Kogi - History and Cultural Relations



The Kogi claim to be the descendants of the ancient Tairona Indians who, in prehistoric and early historic times, inhabited parts of the northern and western flanks of the Sierra Nevada and who had created a society that, at the time of the Spanish Conquest, was more advanced than most of the chiefdoms of interior Colombia. Some archaeological and mythological evidence seems to support this claim. In the early sixteenth century the narrow coastal strip lying to the north and northwest of the Sierra Nevada was inhabited by warlike tribes that offered fierce resistance to the Spanish invaders. Even after the founding of the town of Santa Marta in 1526 and the establishment of an uneasy peace, local rebellions occurred frequent. Only during the violent Spanish campaign of 1599-1600 were the Indians finally subdued. Their fields and villages were burned and sacked, chieftains and priests were executed, and those who survived, now decimated by force of arms and spreading diseases, fled into the mountains. During the seventeenth century these scattered remnants of different ethnicities reorganized in the more inaccessible valleys and began to form three or four groups, each with its own, but related, language.
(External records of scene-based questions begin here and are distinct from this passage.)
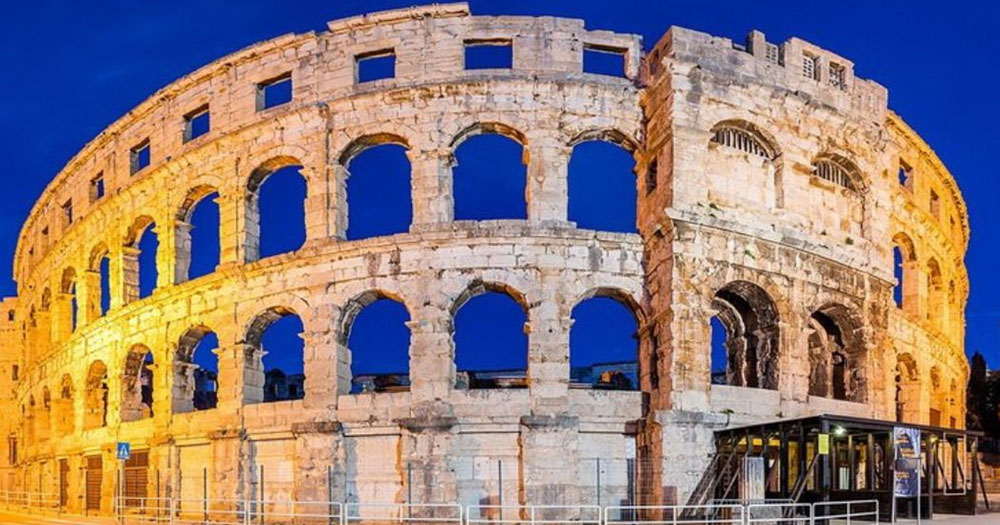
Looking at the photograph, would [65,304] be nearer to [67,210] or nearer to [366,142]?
[67,210]

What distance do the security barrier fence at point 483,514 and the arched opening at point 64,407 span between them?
1032 cm

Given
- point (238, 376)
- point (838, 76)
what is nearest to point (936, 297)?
point (838, 76)

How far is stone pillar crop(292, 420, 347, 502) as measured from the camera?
877 inches

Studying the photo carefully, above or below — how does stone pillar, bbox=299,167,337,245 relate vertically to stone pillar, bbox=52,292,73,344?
above

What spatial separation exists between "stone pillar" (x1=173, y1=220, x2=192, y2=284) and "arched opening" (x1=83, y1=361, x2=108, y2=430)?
6.19m

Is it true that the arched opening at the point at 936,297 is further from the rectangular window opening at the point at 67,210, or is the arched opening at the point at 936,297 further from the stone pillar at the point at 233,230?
the rectangular window opening at the point at 67,210

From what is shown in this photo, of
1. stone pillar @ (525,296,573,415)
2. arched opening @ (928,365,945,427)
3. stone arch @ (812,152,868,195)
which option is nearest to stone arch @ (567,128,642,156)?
stone pillar @ (525,296,573,415)

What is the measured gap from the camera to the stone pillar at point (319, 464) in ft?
73.1

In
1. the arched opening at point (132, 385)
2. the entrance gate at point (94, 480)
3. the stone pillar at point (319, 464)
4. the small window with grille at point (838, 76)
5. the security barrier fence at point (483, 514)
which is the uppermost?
the small window with grille at point (838, 76)

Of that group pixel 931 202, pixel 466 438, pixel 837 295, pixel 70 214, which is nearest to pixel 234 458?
pixel 466 438

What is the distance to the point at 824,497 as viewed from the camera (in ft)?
59.8

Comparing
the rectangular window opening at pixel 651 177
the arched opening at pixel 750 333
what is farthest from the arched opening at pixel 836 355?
the rectangular window opening at pixel 651 177

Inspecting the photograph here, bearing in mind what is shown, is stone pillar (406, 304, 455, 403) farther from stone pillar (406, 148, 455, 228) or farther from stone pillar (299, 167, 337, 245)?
stone pillar (299, 167, 337, 245)

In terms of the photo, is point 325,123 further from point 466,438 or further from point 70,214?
point 70,214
During the same century, the name "Tairona" was introduced by Spanish chroniclers as that of the ancient Indians of the Santa Marta region, the archaeological remains of whom are known to this day under this designation. It is to these semimythical and archaeological Tairona that the Kogi refer in their traditions.

Although the Kogi had been exposed to sporadic missionary influences since early Conquest times, the first permanent mission stations were founded only during the eighteenth century. Many Kogi became nominal Catholics but otherwise continued to resist changes in their religious and cosmological beliefs. During the last centuries, however, the Kogi have adopted many old-world food plants together with iron tools, some cattle, domestic fowl, and trousers for men, a selection carefully controlled by the native priesthood. In Colombia, Kogi culture is related to that of the ancient Muica of the Bogotá highlands and to that of the present-day Tunebo Indians. The possibility of ancient Mesoamerican influences in Kogi culture cannot be dismissed.